My colleague has not yet gotten permission to release the code, but I've put Control.Monad.LazyRandom online at pastebin. Or if you want to see some excerpts that explain a fully lazy random search, including infinite lists of random computations, check out Experience Report: Haskell in Computational Biology.
I put together a very elementary example, posted here: http://hpaste.org/71919. I'm not sure if it's anything like your example.. just a very minimal thing that seemed to work.
Compiling with -prof and -fprof-auto and running with 100000 iterations yielded the following head of the profiling output (pardon my line numbers):
8 COST CENTRE MODULE %time %alloc
9
10 sample AI.Util.ProbDist 31.5 36.6
11 bnParents AI.Probability.Bayes 23.2 0.0
12 bnRank AI.Probability.Bayes 10.7 23.7
13 weightedSample.go AI.Probability.Bayes 9.6 13.4
14 bnVars AI.Probability.Bayes 8.6 16.2
15 likelihoodWeighting AI.Probability.Bayes 3.8 4.2
16 likelihoodWeighting.getSample AI.Probability.Bayes 2.1 0.7
17 sample.cumulative AI.Util.ProbDist 1.7 2.1
18 bnCond AI.Probability.Bayes 1.6 0.0
19 bnRank.ps AI.Probability.Bayes 1.1 0.0
And here are the summary statistics:
1,433,944,752 bytes allocated in the heap
1,016,435,800 bytes copied during GC
176,719,648 bytes maximum residency (11 sample(s))

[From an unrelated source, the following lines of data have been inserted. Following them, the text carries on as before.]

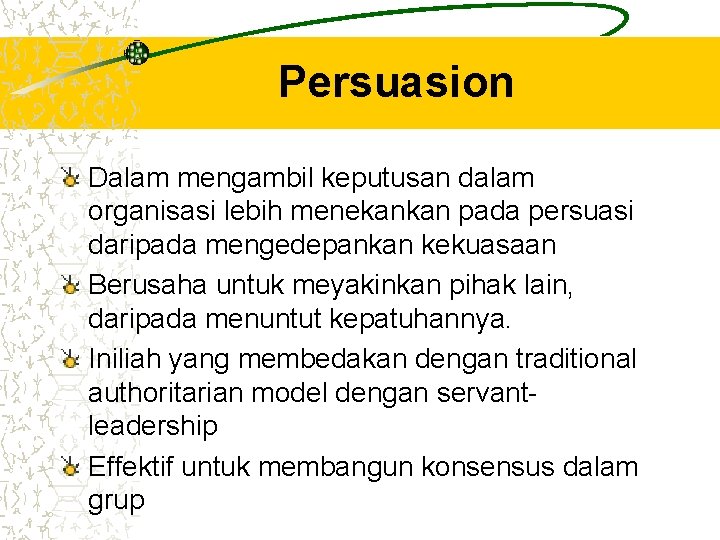 Persuasion

Dalam mengambil keputusan dalam organisasi lebih menekankan pada persuasi daripada mengedepankan kekuasaan

Berusaha untuk meyakinkan pihak lain, daripada menuntut kepatuhannya.

Iniliah yang membedakan dengan traditional authoritarian model dengan servant-leadership

Effektif untuk membangun konsensus dalam grup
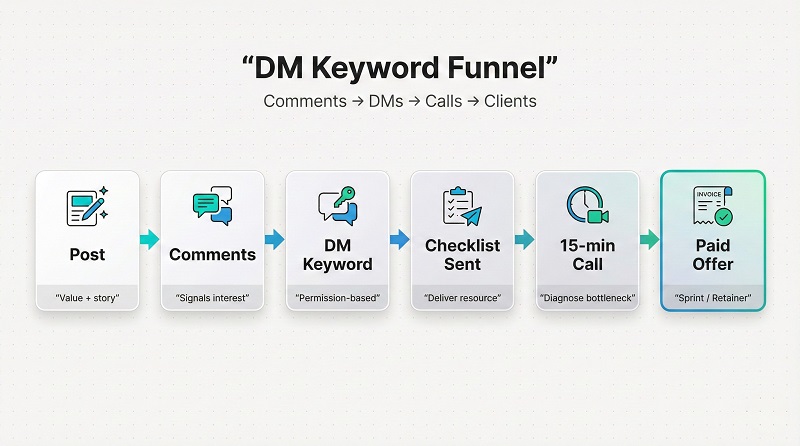 “DM Keyword Funnel”

Comments → DMs → Calls → Clients

Post
"Value + story"

Comments
"Signals interest"

DM Keyword
"Permission-based"

Checklist Sent
"Deliver resource"

15-min Call
"Diagnose bottleneck"

INVOICE
Paid Offer
"Sprint / Retainer"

1,900,232 bytes maximum slop
400 MB total memory in use (0 MB lost due to fragmentation)
INIT time 0.00s ( 0.00s elapsed)
MUT time 1.40s ( 1.41s elapsed)
GC time 1.08s ( 1.24s elapsed)
Total time 2.47s ( 2.65s elapsed)
%GC time 43.6% (46.8% elapsed)
Alloc rate 1,026,674,336 bytes per MUT second
Productivity 56.4% of total user, 52.6% of total elapsed
Notice that the profiler pointed its finger at sample. I forced the return in that function by using $!, and here are some summary statistics afterwards:
1,776,908,816 bytes allocated in the heap
165,232,656 bytes copied during GC
34,963,136 bytes maximum residency (7 sample(s))
483,192 bytes maximum slop
68 MB total memory in use (0 MB lost due to fragmentation)

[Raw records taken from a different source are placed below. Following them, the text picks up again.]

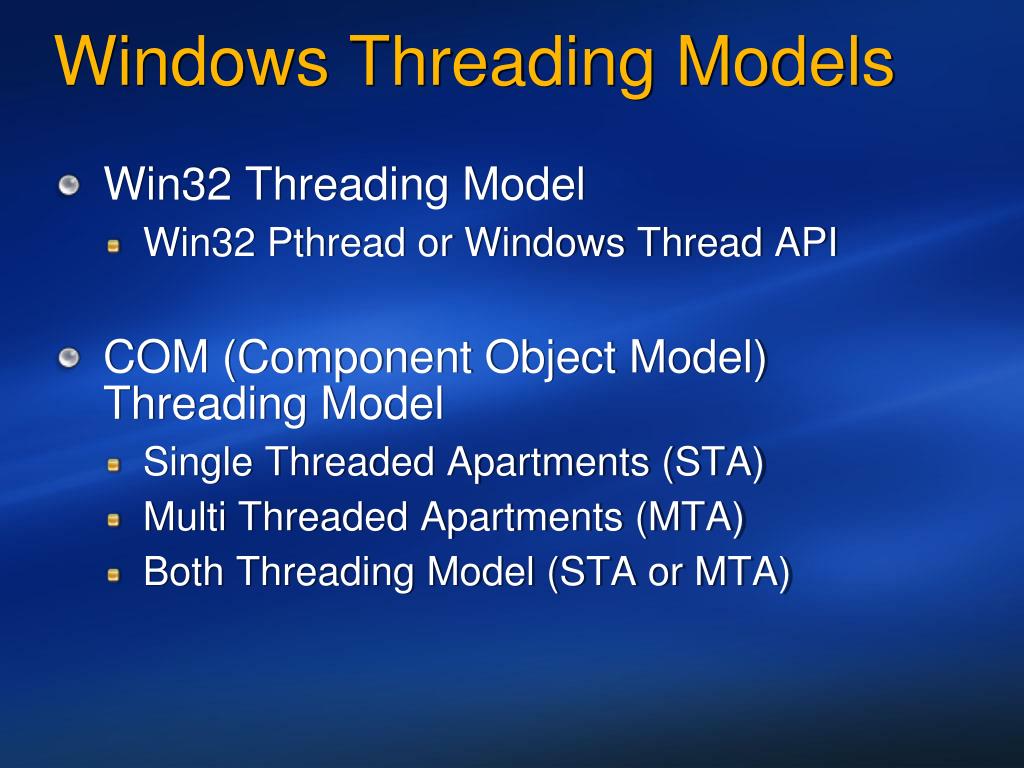 Windows Threading Models

Win32 Threading Model

Win32 Pthread or Windows Thread API

COM (Component Object Model) Threading Model

Single Threaded Apartments (STA)

Multi Threaded Apartments (MTA)

Both Threading Model (STA or MTA)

INIT time 0.00s ( 0.00s elapsed)
MUT time 2.42s ( 2.44s elapsed)
GC time 0.21s ( 0.23s elapsed)
Total time 2.63s ( 2.68s elapsed)
%GC time 7.9% (8.8% elapsed)
Alloc rate 733,248,745 bytes per MUT second
Productivity 92.1% of total user, 90.4% of total elapsed
Much more productive in terms of GC, but not much changed on the time. You might be able to keep iterating in this profile/tweak fashion to target your bottlenecks and eke out some better performance.

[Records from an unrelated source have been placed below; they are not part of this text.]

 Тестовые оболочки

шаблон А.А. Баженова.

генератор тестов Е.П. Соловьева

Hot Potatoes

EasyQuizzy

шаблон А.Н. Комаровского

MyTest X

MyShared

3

I think your initial diagnosis is correct, and I've never seen a profiling report that's useful once memory effects kick in.
The problem is that you're traversing the list twice, once for sequence and again for sum. In Haskell, multiple list traversals of large lists are really, really bad for performance. The solution is generally to use some type of fold, such as foldM. Your sampleMean function can be written as
{-# LANGUAGE BangPatterns #-}
sampleMean2 :: MonadRandom m => Int -> m Float -> m Float
sampleMean2 n dist = foldM (\(!a) mb -> liftM (+a) mb) 0 $ replicate n dist
for example, traversing the list only once.
You can do the same sort of thing with likelihoodWeighting as well. In order to prevent thunks, it's important to make sure that the accumulator in your fold function has appropriate strictness.